_Instructions for the task_
State how many lines of the material below contain the word "shelter". Reply with the number alone.

_Dataset excerpts_
+-------+

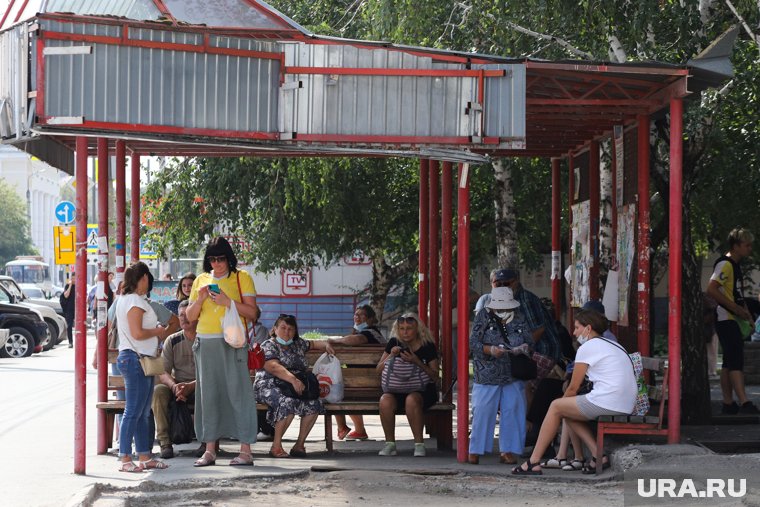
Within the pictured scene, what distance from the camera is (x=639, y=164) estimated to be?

+-------+

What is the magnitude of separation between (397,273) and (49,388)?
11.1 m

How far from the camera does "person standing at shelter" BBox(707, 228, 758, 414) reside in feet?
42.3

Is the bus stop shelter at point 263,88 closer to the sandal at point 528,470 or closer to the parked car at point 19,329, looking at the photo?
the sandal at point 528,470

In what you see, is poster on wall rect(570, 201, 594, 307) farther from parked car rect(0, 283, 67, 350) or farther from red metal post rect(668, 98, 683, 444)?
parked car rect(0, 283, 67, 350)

+-------+

_Exercise answer_
2